◆ REQUIREMENT:
Repeat exactly, and only, the lines from the one holding "kingdom: Animalia" through the last line of the records below.

[Source data]
• • • • •

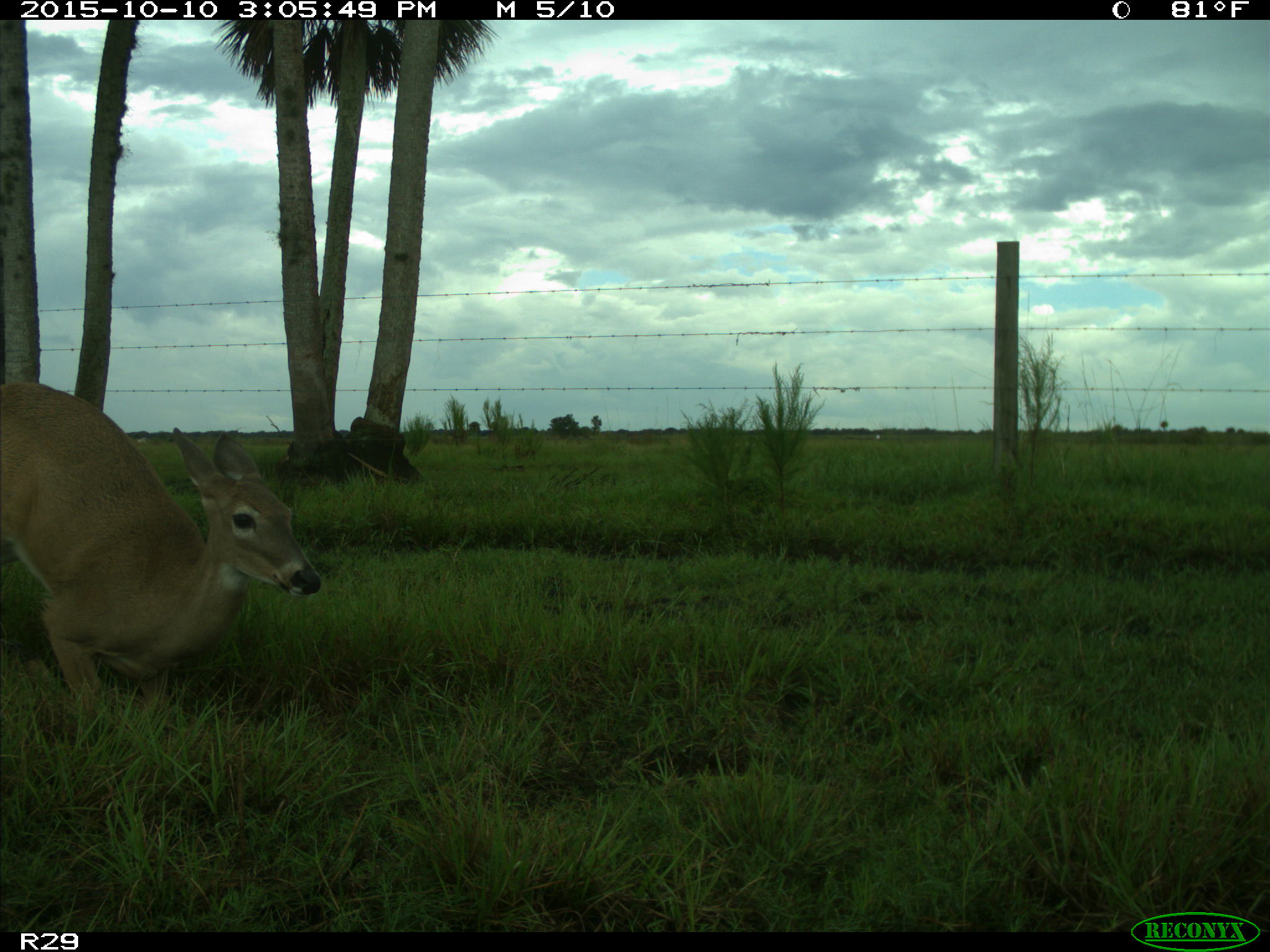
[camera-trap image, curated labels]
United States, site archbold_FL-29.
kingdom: Animalia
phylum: Chordata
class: Mammalia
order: Artiodactyla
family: Cervidae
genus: Odocoileus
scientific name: Odocoileus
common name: deer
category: unidentified deer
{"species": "unidentified deer (deer) (Odocoileus)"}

• • • • •

◆ OUTPUT FOR THIS EXERCISE:
kingdom: Animalia
phylum: Chordata
class: Mammalia
order: Artiodactyla
family: Cervidae
genus: Odocoileus
scientific name: Odocoileus
common name: deer
category: unidentified deer
{"species": "unidentified deer (deer) (Odocoileus)"}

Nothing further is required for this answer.